A new feature in BlockPy from last semester is the idea of partial credit on programming problems. For my final exam in CS-1064 (Introduction to Programming in Python), I give students a series of 8 questions in BlockPy that the must complete. An abridged example of such a question is below:

Use the input function to consume a plus-separated string of numbers from the user (e.g., 10+2+3). Add up all these numbers and print their sum (15, in the case shown before).

These questions do not give feedback besides syntax, runtime, and “no” errors. However, they also attempt to give students partial credit based using the same mechanisms we use when giving enhanced feedback:

  • Passing unit tests
  • Passing output checks
  • Detection of particular code constructs (e.g., “Has a for loop”)
  • Static analysis of things like def/use, performing an action after a return
  • State of the memory at the end of the program (e.g., “Has closed all the files”)
  • And so on

I really like the idea that these programming questions are not all-or-nothing, because that’s more accurate to what happens in the real-world. Yes, success is usually measured pass/fail in industry, but the reality is that you can escalate for help. You can go to a senior colleague, you can go on help forums, you can go to your boss, etc. Help is often around the corner, when we consider these small practice problems. However, your colleague/boss/forumite will be more or less happy depending on how much you’ve completed, and with how much scaffolding you’ll need. Partial credit reflects this particular reality.

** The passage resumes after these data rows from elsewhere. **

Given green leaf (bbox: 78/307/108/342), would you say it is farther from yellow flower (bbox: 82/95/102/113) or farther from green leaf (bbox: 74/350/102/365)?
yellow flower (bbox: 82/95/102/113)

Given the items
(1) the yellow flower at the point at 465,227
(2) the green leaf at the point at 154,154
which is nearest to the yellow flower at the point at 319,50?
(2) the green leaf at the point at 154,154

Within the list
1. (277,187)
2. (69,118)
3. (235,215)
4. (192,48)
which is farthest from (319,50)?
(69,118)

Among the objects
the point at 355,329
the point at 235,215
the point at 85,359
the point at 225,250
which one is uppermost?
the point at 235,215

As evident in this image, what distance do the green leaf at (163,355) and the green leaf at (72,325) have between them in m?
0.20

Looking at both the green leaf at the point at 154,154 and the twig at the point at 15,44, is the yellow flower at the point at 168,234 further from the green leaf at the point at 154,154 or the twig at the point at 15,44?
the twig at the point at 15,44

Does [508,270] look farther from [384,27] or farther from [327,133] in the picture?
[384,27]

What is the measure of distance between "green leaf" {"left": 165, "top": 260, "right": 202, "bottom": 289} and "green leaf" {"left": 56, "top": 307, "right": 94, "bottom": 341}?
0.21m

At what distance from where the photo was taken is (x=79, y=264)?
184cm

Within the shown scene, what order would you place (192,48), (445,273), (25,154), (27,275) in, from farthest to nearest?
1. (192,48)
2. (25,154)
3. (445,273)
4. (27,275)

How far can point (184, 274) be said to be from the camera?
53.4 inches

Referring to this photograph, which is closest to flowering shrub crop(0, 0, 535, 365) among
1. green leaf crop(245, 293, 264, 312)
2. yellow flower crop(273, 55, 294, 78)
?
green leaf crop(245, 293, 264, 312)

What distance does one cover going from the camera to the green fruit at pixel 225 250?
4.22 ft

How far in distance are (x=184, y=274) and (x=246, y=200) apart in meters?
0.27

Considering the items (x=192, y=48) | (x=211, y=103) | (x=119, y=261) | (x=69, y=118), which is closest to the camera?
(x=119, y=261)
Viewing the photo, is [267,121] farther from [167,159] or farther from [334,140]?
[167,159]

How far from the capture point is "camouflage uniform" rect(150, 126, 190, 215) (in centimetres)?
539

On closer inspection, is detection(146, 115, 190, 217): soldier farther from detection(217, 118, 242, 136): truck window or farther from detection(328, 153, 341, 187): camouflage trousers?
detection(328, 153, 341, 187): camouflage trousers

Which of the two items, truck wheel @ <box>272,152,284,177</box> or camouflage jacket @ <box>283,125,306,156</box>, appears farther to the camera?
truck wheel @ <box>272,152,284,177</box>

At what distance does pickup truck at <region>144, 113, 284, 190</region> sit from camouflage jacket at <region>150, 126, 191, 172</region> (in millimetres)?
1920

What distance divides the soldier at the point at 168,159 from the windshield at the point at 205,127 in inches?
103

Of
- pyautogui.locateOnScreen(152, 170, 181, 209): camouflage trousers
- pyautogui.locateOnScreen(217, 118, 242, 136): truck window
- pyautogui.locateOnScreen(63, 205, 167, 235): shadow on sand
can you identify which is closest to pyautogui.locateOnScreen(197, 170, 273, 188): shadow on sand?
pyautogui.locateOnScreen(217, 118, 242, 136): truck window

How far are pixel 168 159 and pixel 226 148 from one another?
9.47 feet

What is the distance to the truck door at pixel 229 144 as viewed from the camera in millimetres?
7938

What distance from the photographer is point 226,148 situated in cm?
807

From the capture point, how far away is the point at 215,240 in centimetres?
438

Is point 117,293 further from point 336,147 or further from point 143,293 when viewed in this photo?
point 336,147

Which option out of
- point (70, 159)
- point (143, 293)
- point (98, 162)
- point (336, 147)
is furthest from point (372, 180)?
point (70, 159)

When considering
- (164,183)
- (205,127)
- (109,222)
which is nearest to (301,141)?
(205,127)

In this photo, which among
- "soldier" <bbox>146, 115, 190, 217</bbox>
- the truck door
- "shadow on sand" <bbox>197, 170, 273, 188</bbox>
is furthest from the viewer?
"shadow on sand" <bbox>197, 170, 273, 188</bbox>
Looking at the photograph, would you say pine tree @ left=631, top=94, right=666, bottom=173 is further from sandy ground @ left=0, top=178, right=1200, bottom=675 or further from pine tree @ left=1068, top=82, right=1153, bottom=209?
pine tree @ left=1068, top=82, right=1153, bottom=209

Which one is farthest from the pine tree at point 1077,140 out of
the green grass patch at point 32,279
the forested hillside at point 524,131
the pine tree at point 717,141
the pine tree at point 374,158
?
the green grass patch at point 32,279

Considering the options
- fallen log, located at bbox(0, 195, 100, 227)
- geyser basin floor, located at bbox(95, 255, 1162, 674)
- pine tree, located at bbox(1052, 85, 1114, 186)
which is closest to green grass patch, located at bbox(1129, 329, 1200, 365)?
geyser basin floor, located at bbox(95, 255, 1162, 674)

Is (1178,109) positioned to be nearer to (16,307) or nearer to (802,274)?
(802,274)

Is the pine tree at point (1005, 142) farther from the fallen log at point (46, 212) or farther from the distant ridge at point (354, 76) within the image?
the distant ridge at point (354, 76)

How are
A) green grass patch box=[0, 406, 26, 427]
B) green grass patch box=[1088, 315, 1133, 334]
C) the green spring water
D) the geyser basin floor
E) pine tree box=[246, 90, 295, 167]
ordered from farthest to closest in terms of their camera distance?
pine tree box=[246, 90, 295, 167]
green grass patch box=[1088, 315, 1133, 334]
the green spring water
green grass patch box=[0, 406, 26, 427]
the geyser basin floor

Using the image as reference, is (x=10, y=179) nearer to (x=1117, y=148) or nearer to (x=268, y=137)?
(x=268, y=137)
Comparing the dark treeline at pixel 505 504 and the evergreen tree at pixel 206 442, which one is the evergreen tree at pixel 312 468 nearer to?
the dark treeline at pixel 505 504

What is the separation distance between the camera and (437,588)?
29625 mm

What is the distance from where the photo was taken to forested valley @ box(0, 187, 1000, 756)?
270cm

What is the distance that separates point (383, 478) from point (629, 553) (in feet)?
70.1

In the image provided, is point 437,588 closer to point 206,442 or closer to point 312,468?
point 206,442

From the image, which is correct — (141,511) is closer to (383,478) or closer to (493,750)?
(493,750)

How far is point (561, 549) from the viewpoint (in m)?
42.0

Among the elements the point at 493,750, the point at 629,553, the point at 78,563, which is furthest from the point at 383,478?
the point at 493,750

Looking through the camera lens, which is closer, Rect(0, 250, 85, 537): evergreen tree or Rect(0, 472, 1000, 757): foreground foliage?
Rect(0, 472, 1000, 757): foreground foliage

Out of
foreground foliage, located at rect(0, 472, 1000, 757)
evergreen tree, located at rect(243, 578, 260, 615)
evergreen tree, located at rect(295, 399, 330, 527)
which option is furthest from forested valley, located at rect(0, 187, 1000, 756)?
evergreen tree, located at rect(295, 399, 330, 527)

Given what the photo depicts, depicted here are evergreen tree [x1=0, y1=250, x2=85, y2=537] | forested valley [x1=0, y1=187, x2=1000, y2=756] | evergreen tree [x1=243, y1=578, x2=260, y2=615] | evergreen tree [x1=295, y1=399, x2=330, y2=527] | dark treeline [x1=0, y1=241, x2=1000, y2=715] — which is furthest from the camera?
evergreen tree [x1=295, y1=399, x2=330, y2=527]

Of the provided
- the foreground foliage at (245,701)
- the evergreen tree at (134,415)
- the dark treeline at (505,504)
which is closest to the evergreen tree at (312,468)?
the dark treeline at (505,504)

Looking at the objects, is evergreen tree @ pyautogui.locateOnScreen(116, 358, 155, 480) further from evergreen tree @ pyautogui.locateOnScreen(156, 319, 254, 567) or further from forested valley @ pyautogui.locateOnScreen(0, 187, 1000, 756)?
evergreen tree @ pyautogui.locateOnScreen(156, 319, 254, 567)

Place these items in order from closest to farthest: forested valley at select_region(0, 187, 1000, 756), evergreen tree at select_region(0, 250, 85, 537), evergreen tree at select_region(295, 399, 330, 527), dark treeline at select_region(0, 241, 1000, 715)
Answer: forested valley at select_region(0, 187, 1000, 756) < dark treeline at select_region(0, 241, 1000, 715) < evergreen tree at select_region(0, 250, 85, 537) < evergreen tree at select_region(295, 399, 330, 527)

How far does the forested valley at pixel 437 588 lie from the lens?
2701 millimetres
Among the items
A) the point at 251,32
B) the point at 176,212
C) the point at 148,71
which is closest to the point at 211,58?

Something I am not happy about, however, is the ad-hoc style I have used for determining how partial credit is awarded. Currently, I am using very vague heuristics without reference to a particular rubric. For the example given before, we might say something like:

  • 10% for using the input function
  • 20% for incorporating some kind of loop or higher-order function
  • 10% for using the split method
  • 20% for handling a few simple test cases
  • 20% for handling more complicated test cases
  • 10% for remembering to print the result
  • 10% for completing all of the above and therefore getting the question correct

But this is just one way of splitting it up. How did I determine those were the necessary elements? What about solutions outside of the ones I imagine that should be equally valid? Why those particular weights?

Students have not pushed back on this, so it’s possible that it’s fair (or overly generous). However, I think that means very little. I want a more principled way of approaching this in the future, based on my learning objectives, the code’s complexity, known solutions… something!